### TEXTE DE LECTURE:

Strada Zambila

Strada Zambila, Fanny Chartres, 
éd. L'école des loisirs, coll. Neuf, dès 10 ans.


Premier roman de Fanny Chartres, la sœur de Marie Chartres dont les romans Comme un feu furieux et Les petits orages avaient été de grands coups de cœur. En lisant Strada Zambila, je me suis dit "Ok... on est tombé sur un nid de talents!", car Fanny nous offre un magnifique roman qui finalement nous parle d'amours. D'amours au pluriel, de tous les types d'amours.
D'abord, il y a l'amour parental qui pousse les parents d'Ilinca et Zoé à leur cacher la véritable raison de leur départ de Roumanie pour la France. Pour les protéger, pour qu'elles aient une enfance sereine, quitte à s'attirer les ires de leur fille aînée.
Puis, l'amour filial, celui des deux sœurs pour leurs parents dont  le départ et le manque est devenu insupportable, qui préfèrent vivre dans un deux pièces et la pauvreté que sans eux. 
L'amour fraternel, ensuite, entre les deux sœur, si différentes et pourtant si indispensables l'une à l'autre. Illinca, l'aînée, calme et réfléchie qui intériorise sa colère jusqu'à ce qu'elle éclate avec la violence dévastatrice d'un ouragan et Zoé, la cadette, toujours joyeuse, positive, pleine d'énergie, un moulin à paroles, un soleil incarné, une petite fille "qui voit dans chaque matin une promesse de bonheur".

### DONNÉES FOURNIES:

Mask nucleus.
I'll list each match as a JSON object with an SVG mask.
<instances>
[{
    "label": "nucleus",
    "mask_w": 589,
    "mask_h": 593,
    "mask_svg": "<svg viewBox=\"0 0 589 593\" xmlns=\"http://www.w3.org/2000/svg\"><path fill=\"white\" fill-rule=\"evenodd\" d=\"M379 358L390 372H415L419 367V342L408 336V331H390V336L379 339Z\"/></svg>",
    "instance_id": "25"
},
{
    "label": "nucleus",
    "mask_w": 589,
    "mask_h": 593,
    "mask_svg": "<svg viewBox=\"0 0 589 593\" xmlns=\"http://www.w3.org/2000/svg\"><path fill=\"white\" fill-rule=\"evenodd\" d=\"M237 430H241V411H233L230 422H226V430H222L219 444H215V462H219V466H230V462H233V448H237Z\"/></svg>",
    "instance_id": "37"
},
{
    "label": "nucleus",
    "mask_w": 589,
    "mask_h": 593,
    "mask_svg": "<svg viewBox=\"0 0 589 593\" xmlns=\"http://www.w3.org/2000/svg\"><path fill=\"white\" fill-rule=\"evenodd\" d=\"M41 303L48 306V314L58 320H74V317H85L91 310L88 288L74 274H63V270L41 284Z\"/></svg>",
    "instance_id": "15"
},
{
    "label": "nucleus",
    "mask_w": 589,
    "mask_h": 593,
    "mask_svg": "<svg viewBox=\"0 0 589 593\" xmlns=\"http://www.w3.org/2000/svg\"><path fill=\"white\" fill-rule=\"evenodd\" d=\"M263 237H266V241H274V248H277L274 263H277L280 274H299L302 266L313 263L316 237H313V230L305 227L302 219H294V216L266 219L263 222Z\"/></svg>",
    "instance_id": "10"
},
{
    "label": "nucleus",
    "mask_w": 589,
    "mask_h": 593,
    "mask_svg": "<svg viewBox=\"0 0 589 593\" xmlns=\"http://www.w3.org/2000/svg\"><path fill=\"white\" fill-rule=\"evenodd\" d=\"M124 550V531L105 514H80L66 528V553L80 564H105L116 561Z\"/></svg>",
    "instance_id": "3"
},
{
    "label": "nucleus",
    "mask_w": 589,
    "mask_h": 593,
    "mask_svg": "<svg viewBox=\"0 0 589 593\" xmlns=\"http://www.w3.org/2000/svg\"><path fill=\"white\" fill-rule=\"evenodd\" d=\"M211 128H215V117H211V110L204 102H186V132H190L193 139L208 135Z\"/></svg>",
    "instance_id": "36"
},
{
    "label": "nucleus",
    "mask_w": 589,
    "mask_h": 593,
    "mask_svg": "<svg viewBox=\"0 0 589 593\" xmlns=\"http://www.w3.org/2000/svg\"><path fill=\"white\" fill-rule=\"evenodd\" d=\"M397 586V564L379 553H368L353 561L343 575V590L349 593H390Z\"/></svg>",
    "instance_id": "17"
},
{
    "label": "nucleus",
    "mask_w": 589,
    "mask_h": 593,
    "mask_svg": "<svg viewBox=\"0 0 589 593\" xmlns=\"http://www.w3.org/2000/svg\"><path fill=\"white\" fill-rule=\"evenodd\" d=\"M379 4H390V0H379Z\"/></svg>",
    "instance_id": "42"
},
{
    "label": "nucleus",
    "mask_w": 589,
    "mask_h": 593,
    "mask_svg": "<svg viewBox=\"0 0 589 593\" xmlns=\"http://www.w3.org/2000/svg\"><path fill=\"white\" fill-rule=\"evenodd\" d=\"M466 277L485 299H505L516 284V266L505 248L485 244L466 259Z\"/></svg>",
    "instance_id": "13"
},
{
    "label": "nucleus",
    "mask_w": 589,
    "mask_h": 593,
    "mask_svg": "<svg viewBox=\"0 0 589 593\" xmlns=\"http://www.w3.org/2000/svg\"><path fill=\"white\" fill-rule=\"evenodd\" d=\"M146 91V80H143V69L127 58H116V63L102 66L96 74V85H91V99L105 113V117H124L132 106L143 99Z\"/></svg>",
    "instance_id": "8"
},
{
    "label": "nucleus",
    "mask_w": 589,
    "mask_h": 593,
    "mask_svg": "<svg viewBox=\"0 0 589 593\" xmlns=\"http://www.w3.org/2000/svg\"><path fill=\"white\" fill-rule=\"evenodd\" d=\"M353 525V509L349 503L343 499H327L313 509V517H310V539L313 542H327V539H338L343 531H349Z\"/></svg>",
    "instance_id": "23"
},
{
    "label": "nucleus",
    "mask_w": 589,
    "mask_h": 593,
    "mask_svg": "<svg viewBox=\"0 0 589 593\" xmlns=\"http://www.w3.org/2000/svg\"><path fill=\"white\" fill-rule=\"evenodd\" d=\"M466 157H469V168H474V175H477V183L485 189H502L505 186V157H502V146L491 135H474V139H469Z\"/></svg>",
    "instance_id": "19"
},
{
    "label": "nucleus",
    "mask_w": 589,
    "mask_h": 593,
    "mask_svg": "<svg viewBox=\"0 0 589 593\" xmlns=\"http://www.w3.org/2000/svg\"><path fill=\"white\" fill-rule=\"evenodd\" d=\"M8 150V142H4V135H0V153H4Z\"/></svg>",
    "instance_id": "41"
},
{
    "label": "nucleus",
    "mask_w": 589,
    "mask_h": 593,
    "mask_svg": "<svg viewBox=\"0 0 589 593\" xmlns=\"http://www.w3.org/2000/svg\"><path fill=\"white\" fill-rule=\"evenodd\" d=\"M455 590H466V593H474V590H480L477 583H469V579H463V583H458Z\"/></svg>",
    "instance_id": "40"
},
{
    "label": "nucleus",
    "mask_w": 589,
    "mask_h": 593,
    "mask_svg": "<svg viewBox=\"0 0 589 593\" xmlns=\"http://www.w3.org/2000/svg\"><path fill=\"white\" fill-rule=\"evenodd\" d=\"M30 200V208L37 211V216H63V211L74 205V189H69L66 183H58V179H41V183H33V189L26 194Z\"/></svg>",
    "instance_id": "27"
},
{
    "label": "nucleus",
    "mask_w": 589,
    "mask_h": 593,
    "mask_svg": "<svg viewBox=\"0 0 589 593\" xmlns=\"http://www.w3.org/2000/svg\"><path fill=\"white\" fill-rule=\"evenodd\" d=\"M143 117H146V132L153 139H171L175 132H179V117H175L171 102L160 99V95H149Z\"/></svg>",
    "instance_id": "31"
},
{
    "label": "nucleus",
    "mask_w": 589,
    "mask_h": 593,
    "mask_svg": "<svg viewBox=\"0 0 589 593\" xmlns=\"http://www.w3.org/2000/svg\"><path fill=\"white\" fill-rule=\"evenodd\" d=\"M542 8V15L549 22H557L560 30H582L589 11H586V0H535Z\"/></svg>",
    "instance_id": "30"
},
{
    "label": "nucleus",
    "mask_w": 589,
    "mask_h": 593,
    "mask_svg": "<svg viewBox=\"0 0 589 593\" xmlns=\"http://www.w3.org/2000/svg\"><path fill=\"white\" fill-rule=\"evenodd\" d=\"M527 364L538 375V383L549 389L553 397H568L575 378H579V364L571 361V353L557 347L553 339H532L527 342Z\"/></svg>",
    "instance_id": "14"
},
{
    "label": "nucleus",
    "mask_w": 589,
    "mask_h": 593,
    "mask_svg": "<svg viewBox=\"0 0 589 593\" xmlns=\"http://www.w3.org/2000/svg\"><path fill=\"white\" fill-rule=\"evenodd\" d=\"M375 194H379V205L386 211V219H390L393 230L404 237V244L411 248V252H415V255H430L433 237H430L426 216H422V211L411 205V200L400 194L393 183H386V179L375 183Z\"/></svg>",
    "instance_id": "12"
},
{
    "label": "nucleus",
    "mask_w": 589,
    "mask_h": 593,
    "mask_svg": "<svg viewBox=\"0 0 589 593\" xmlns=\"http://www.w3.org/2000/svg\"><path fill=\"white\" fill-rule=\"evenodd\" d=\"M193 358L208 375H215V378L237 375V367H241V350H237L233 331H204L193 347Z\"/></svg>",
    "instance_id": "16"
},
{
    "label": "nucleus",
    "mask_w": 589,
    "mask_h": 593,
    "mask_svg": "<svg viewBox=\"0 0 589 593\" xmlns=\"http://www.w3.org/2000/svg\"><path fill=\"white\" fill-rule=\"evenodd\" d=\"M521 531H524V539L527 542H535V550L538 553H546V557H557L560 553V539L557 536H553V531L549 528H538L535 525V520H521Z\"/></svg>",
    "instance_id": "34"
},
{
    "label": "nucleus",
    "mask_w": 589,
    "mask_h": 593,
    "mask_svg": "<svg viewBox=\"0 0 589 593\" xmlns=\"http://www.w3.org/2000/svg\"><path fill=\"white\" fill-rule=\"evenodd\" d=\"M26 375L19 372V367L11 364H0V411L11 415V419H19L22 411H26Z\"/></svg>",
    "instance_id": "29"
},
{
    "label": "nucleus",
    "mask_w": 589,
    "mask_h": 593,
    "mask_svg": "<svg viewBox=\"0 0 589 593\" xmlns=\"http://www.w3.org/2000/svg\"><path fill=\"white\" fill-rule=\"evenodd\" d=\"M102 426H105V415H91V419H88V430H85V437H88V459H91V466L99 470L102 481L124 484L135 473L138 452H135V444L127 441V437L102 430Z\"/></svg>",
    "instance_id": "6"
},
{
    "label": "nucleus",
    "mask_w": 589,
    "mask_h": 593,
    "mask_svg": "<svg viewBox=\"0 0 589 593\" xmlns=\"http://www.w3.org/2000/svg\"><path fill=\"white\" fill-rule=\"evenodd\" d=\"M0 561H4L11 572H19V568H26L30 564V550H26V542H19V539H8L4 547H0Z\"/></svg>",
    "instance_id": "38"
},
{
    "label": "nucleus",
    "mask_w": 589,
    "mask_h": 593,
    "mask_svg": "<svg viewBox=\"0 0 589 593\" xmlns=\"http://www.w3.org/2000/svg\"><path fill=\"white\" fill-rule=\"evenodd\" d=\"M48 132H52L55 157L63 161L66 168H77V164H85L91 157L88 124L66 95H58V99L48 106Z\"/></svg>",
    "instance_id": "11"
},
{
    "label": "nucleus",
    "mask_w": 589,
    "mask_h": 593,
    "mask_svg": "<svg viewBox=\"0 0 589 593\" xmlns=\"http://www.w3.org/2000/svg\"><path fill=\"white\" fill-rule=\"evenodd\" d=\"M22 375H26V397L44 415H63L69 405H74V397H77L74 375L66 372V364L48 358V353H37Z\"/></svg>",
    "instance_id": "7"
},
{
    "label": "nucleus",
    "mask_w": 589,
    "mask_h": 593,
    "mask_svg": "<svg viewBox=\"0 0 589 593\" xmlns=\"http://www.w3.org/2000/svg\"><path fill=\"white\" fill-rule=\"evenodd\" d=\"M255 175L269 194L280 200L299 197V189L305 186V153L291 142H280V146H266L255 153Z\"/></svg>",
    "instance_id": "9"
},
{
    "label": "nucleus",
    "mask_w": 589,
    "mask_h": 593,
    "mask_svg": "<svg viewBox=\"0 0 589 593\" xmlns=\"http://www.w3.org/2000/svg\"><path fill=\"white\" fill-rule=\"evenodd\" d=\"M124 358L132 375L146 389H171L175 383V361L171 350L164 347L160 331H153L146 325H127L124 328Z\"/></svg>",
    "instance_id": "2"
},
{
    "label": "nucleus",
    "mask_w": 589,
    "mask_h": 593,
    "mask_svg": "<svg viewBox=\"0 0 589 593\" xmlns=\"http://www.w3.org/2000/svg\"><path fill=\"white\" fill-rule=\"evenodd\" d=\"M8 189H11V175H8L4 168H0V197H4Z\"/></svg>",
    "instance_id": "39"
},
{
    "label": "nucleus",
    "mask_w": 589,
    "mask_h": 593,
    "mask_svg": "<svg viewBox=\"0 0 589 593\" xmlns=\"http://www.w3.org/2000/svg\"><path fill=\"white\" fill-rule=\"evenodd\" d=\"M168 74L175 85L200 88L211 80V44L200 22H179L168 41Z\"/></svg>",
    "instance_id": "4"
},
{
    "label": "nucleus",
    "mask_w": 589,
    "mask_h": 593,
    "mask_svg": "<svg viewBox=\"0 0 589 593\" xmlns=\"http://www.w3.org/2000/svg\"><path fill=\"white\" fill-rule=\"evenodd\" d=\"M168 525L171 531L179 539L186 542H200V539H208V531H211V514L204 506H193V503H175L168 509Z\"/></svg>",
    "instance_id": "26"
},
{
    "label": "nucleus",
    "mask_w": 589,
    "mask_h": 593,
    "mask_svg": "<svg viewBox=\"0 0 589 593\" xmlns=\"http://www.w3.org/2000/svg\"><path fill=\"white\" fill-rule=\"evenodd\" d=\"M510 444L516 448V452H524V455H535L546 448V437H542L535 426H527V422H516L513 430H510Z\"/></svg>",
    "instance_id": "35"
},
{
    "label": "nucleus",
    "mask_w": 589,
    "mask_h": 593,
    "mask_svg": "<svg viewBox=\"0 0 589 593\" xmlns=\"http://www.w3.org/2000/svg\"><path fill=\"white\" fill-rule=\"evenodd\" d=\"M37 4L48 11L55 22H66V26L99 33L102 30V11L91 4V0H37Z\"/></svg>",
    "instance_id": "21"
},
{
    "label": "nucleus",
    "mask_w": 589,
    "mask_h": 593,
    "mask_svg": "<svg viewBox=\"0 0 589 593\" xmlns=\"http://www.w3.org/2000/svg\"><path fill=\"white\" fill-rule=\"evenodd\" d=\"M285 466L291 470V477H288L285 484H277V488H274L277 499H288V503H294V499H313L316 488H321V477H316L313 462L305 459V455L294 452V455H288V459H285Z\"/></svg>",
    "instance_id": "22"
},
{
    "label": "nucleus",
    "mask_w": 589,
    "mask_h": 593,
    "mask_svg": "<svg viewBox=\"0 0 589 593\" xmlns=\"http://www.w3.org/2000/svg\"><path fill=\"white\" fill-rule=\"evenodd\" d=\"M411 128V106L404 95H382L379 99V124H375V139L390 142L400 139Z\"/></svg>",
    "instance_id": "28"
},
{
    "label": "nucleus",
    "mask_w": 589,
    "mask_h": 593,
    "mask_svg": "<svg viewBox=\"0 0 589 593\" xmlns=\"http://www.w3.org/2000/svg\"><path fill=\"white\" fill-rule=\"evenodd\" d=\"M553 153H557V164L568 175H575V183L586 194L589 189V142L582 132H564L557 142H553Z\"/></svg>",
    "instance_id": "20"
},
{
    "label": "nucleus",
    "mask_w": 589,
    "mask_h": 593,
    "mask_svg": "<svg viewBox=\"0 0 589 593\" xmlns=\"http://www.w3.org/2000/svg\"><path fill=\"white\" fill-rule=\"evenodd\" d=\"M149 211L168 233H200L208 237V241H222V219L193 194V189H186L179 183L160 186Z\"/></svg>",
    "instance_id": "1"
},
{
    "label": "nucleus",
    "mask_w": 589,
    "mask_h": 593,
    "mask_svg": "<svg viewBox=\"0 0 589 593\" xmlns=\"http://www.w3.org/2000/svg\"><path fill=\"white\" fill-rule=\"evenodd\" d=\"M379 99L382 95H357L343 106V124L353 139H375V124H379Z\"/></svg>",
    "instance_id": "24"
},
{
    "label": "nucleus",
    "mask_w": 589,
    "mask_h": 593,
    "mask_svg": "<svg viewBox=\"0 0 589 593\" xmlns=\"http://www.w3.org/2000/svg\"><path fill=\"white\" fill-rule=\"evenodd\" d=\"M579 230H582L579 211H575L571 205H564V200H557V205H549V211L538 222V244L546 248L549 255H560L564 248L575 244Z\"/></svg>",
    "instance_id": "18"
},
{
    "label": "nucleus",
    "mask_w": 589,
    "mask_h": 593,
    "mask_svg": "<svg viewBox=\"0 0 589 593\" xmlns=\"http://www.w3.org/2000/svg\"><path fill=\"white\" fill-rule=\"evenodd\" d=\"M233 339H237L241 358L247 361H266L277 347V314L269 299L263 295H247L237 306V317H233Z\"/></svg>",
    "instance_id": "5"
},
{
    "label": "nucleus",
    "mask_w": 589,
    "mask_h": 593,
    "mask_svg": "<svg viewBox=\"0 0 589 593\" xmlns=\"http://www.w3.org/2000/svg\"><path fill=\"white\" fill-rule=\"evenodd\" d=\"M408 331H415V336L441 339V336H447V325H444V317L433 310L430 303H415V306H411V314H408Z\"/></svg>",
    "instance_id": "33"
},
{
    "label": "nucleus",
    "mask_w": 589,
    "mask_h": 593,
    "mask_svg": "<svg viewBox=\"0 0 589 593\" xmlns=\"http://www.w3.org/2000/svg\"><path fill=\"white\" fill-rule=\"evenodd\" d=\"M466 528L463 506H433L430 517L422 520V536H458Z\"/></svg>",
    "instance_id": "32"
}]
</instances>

### CONSIGNES:
Recopiez, dans la critique de Strada Zambila, le passage qui s'ouvre sur les mots « D'abord, il y » et se clôt sur « leur fille aînée. ». Les entrées ne sont pas utiles pour ce travail.

### CORRIGÉ:
D'abord, il y a l'amour parental qui pousse les parents d'Ilinca et Zoé à leur cacher la véritable raison de leur départ de Roumanie pour la France. Pour les protéger, pour qu'elles aient une enfance sereine, quitte à s'attirer les ires de leur fille aînée.